11 September,2015 04:17 PM IST | | IANS
As the world woke up to welcome a new member of the human species on Friday, scientists kept working in the wee hours to uncover more about Homo naledi - a broad-chested fellow who walked upright and had a face with a smile that was probably more human than ape-like years ago
Washington/Johannesburg/London: As the world woke up to welcome a new member of the human species on Friday, scientists kept working in the wee hours to uncover more about Homo naledi -- a broad-chested fellow who walked upright and had a face with a smile that was probably more human than ape-like years ago.
Apart from a tiny brain, hunched shoulders and thin limbs, it also had powerful hands which means it was also a good climber and built for long-distance walking. Fully grown, it stood about five feet tall and weighed about 45 kg.
"The fossils, which are yet to be dated, laid in a chamber about 90 meters from the cave entrance, accessible only through a chute so narrow that a special team of very slender individuals was needed to retrieve them," said researchers from University of the Witwatersrand in South Africa.
Consisting of more than 1,550 numbered fossil elements, the discovery is the single largest fossil hominin find yet made on the continent of Africa.
The initial discovery was made in 2013 in a cave known as Rising Star in the Cradle of Humankind World Heritage Site, some 50 kms northwest of Johannesburg by Wits University scientists and volunteer cavers.
The fossils -- which consist of infants, children, adults and elderly individuals -- were found in a room deep underground that the team named the Dinaledi Chamber or "Chamber of Stars".
So far, the team has recovered parts of at least 15 individuals of the same species, a small fraction of the fossils believed to remain in the chamber.
"With almost every bone in the body represented multiple times, Homo naledi is already practically the best-known fossil member of our lineage," said Lee Berger, research professor in the evolutionary studies institute at Wits.

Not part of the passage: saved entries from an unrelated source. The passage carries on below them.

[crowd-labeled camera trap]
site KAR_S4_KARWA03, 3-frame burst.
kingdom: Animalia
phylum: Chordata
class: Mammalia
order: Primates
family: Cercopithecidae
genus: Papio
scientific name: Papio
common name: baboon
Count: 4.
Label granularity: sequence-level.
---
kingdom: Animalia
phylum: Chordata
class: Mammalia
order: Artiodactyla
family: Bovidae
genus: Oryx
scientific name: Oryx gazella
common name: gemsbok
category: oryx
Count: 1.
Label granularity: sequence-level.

H naledi was named after the Rising Star cave -- "naledi" means "star" in Sesotho, a South African language.
"Overall, Homo naledi looks like one of the most primitive members of our genus, but it also has some surprisingly human-like features, enough to warrant placing it in the genus Homo," noted John Hawks from University of Wisconsin-Madison in the US.
H naledi had a tiny brain, about the size of an average orange (about 500 cubic centimeters), perched atop a very slender body
H. naledi's teeth are described as similar to those of the earliest-known members of our genus, such as Homo habilis, as are most features of the skull.
The shoulders, however, are more similar to those of apes. The hands suggest tool-using capabilities
"Surprisingly, H. naledi has extremely curved fingers, more curved than almost any other species of early hominin, which clearly demonstrates climbing capabilities," added Dr Tracy Kivell from University of Kent in Britain who was part of the team that studied this aspect of H naledi's anatomy.
This contrasts with the feet of H naledi, which are "virtually indistinguishable from those of modern humans," pointed out Dr William Harcourt-Smith of Lehman College from City University of New York who led the study of H. naledi's feet.
Its feet, combined with its long legs, suggest that the species was well-suited for long-distance walking.
"The combination of anatomical features in H. naledi distinguishes it from any previously known species," Berger stressed.
Perhaps most remarkably, the context of the find has led the researchers to conclude that this primitive-looking hominin may have practiced a form of behaviour previously thought to be unique to humans.
The team notes that the bones bear no marks of scavengers or carnivores or any other signs that non-hominin agents or natural processes, such as moving water, carried these individuals into the chamber.
The finds are described in two papers published in the scientific journal eLife and reported in the cover story of National Geographic magazine.